[Exercise]
Transcribe the data underneath exactly. No images belong in your version.

[Data extract]
[Start of section]

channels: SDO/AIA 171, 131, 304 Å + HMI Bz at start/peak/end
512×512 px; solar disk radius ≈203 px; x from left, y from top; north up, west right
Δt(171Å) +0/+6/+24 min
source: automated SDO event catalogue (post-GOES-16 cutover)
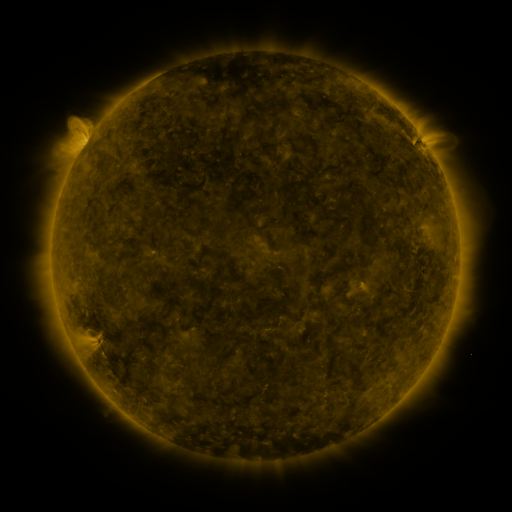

[End of section]

[Answer to the exercise]
channels: SDO/AIA 171, 131, 304 Å + HMI Bz at start/peak/end
512×512 px; solar disk radius ≈203 px; x from left, y from top; north up, west right
Δt(171Å) +0/+6/+24 min
source: automated SDO event catalogue (post-GOES-16 cutover)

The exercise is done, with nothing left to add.